[Excerpt provided]
BEGIN

Yes that is curve fitting.
Curve fitting and back testing are not the same thing.
Curve fitting is a blind arbitrary choice of parameter values (usually too many)
to give the desired result.
Basically its the abuse of backtesting.

Backtesting is purely an historical simulated execution test, nothing more.
Nothing replaces forwards testing.
The battle between optimization and curve-fitting
 

Triggerfish

Active member
229 14
As a retailer, starting out on your own, you have nothing. So how do you create something, from nothing?

Experience? Results are the experience, and if you can't make money from one experience, how does this relate to the next experience, in a random market?
There is nothing to create.
Experience will provide results but results are not usually what one is looking for.....this is nothing more than a progress that leads to something. If one experience is not ideal, the next experience (with the same cause) will not create a different effect.....so we are going round and round and round. I wonder if there is a purpose behind experience and what exactly is it that we are looking for?....what is this "something?"
 

kimo'sabby

Experienced member
1,622 287
That very much depends on how close to "Straight up" you place your bet and the volatility of the instrument. Also of course on where your target is.

In the extreme, if you placed a long trade on say the DAX with a 1 tick stop loss and a tiny little 10 tick target, you'd get taken out most of the time.

On the one hand, you have the theoretical 90% loss rate but break even P&L that such a stop & target would yield. On the other hand the volatility would probably see you hit more that 90% of the time.

Add into that mix a little bit of hope and you would most certainly be looking at 100% losers.


Ok. Firstly, i asked you for a percentage outcome, rather than 50%, you answered with your own theoretical answer. You decided not to give a direct and absolute answer, instead you created an answer to suit your own particular view on one very random and unique set of circumstances. Do you think that your own theory would be applicable to all traders in every scenario?

Theoretical = monotonous:)
 

kimo'sabby

Experienced member
1,622 287
There is nothing to create.

END

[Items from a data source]
BEGIN

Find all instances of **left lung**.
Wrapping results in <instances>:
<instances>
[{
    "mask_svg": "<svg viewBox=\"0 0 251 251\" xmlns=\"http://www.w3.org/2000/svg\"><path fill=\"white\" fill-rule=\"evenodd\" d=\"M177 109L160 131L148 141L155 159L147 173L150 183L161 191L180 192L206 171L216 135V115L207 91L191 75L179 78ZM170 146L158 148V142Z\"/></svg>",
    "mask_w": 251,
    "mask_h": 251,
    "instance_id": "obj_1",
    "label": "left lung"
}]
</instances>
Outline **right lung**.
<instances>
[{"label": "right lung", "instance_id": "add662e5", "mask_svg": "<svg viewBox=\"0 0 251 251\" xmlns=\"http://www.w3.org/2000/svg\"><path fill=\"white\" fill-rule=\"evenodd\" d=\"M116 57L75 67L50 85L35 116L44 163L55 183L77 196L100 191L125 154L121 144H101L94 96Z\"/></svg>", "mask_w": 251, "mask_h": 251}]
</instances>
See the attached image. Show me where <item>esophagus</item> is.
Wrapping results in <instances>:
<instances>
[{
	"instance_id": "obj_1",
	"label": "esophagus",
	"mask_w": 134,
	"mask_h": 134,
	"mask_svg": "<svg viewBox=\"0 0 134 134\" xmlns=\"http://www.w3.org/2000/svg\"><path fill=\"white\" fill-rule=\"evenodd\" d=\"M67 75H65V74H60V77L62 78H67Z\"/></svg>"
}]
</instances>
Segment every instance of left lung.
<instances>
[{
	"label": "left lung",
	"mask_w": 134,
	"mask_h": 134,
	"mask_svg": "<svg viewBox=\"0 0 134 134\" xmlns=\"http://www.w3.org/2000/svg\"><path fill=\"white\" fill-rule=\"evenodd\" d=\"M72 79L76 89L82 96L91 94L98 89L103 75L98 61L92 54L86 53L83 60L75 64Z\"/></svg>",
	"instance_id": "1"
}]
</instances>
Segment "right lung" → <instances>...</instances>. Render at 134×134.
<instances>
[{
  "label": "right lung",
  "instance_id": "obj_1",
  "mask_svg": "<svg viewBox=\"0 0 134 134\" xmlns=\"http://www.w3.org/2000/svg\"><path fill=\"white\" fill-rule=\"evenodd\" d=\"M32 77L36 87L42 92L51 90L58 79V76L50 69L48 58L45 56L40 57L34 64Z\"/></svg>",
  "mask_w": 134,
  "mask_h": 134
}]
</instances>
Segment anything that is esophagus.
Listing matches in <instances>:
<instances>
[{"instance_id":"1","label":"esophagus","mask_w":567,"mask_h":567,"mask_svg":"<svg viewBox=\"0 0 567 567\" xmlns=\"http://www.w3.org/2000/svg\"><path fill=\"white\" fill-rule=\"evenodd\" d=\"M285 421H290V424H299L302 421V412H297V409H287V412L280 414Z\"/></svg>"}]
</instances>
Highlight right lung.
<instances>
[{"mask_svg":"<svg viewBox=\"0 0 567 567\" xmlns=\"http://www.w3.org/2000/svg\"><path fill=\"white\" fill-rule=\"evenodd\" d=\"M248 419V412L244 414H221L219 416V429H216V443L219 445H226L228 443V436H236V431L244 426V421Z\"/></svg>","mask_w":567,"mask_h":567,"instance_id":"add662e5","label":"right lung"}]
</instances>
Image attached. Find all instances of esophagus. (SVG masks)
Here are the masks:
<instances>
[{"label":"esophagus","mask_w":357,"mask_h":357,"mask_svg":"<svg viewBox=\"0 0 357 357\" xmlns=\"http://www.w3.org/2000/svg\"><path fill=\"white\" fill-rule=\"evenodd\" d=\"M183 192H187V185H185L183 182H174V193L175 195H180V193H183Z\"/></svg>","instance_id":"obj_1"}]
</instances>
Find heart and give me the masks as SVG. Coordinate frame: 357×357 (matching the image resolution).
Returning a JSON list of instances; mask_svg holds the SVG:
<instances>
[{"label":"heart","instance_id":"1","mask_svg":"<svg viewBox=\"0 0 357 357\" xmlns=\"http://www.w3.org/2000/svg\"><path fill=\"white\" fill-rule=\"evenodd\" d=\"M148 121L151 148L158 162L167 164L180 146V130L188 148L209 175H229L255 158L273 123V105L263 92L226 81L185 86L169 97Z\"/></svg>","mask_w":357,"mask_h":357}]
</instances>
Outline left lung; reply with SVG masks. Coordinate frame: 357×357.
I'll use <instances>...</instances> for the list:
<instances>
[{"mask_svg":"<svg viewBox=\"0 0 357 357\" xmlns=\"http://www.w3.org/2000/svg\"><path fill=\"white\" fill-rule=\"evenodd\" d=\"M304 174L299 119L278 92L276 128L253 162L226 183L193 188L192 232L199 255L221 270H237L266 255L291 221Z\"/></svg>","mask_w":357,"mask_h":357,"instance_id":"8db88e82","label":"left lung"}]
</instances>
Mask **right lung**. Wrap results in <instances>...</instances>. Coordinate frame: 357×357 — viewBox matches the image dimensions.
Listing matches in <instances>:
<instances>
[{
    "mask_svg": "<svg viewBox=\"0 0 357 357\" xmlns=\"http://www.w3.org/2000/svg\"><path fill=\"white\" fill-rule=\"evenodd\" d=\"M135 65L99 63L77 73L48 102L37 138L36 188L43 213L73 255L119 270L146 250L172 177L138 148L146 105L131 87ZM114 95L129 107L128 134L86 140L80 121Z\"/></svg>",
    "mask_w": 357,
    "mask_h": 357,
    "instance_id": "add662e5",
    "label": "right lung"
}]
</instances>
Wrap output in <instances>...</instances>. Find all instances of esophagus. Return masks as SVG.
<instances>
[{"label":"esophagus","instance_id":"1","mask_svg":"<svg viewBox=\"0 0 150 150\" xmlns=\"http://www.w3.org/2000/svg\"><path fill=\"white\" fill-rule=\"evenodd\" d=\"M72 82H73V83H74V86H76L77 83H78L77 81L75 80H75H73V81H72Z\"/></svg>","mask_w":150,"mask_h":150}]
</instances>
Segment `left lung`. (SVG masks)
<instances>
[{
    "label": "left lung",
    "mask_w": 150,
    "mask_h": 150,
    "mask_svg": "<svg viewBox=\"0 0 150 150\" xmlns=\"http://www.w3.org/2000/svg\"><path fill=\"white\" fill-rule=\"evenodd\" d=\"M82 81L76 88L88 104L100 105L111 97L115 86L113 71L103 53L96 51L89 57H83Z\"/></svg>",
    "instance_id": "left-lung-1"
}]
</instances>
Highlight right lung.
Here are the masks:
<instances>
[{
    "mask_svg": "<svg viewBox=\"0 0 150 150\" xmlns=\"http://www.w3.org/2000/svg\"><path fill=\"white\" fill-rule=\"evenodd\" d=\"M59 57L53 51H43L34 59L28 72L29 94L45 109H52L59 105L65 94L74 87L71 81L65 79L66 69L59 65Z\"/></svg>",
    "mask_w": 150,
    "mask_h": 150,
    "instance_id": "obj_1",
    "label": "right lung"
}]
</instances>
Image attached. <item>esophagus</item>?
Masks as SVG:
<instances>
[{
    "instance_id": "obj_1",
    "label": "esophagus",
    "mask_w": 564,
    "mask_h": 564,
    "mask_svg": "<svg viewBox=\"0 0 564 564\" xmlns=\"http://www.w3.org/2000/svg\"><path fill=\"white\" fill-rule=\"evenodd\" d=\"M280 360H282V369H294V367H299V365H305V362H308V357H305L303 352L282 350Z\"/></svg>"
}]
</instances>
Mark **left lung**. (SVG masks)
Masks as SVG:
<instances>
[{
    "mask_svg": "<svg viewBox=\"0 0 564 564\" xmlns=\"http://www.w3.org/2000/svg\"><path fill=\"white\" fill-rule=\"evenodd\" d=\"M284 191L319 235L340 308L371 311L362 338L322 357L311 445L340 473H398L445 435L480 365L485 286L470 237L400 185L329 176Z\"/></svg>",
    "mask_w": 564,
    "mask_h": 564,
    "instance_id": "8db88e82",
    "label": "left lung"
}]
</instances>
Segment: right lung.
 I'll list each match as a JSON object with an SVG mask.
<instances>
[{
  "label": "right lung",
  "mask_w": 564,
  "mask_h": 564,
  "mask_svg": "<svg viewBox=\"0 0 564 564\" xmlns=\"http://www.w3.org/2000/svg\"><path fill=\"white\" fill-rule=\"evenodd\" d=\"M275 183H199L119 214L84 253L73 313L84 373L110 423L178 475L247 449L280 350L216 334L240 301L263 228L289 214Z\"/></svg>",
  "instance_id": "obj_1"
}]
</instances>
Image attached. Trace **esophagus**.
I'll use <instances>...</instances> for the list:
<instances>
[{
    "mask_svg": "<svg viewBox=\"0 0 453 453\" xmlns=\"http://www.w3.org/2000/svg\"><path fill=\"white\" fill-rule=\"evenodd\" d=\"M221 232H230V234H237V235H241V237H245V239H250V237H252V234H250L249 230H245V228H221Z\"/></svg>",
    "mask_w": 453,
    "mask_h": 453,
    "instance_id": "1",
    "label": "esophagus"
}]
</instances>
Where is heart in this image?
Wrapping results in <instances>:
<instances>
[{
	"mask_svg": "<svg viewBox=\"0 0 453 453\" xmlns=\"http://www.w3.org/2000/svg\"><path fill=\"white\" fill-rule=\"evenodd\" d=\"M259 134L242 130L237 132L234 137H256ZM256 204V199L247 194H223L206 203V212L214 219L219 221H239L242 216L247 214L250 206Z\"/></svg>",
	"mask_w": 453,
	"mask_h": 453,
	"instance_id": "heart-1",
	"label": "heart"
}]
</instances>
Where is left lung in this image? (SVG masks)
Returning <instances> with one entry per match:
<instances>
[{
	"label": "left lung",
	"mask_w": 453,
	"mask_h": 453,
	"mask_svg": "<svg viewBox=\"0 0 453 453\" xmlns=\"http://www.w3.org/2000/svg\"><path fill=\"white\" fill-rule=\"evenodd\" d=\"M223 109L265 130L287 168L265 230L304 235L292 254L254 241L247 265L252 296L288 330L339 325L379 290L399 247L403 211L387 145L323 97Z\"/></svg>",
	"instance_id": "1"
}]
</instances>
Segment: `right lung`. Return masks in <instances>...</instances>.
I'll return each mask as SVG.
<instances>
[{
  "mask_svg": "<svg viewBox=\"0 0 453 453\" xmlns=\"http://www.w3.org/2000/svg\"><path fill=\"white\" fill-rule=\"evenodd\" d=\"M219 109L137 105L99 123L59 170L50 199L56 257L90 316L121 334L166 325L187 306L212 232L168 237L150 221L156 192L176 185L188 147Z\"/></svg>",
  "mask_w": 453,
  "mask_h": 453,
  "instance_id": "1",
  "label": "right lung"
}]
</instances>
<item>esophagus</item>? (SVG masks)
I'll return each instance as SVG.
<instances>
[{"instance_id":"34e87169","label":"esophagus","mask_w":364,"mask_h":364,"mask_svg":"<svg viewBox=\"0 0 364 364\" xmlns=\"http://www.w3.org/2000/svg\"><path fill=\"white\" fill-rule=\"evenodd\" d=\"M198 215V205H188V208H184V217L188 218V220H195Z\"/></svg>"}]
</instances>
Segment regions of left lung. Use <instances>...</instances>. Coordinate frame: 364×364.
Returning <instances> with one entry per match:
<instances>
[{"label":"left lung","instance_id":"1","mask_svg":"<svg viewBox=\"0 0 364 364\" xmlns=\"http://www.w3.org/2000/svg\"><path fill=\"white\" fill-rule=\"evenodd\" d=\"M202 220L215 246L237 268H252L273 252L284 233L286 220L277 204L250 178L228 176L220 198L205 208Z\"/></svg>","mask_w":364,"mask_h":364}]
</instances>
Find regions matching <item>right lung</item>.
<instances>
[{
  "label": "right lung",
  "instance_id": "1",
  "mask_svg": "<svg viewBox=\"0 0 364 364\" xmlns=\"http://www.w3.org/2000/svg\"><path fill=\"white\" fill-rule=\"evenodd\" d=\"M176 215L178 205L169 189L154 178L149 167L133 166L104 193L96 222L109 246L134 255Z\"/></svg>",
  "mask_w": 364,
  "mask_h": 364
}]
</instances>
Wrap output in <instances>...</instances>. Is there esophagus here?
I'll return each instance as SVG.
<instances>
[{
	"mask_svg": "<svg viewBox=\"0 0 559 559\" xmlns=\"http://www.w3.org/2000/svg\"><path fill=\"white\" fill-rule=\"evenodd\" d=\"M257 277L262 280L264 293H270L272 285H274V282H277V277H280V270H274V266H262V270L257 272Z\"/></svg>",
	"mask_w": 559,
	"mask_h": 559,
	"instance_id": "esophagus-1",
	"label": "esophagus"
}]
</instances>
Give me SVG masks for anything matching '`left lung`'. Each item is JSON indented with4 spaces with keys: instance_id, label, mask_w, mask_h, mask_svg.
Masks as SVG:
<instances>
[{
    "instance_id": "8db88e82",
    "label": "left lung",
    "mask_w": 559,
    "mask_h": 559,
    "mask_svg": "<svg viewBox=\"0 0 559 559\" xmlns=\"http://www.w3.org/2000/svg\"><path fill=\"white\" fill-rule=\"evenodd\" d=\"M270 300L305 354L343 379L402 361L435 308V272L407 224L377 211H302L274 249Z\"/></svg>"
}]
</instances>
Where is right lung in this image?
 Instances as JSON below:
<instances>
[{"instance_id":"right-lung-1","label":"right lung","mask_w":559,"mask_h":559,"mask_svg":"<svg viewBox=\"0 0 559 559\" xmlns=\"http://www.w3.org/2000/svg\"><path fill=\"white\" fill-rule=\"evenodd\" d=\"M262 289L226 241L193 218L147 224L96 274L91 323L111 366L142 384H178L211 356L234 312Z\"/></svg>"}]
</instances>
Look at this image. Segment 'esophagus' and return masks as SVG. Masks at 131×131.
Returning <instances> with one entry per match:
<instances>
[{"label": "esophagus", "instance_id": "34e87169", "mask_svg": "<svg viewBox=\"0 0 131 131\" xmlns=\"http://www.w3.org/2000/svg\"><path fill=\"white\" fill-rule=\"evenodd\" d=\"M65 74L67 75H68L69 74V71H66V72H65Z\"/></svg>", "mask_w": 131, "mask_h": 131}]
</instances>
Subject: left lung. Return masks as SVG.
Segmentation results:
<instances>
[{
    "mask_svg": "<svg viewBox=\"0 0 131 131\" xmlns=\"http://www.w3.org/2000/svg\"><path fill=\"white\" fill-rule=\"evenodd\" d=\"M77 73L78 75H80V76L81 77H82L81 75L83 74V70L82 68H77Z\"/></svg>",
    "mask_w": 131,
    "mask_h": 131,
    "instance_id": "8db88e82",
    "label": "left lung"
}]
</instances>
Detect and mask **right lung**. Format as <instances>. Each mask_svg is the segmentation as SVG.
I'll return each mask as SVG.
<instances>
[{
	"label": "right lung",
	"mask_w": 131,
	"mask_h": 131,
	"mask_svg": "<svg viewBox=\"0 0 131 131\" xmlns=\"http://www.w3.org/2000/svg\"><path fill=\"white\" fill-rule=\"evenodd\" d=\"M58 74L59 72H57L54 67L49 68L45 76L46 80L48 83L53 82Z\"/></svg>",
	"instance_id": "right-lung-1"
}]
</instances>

END

[Short exercise]
From the trading forum thread above, return the passage that begins at "The battle between" and stops after "something, from nothing?", copied word for word.

[Final result]
The battle between optimization and curve-fitting
 

Triggerfish

Active member
229 14
As a retailer, starting out on your own, you have nothing. So how do you create something, from nothing?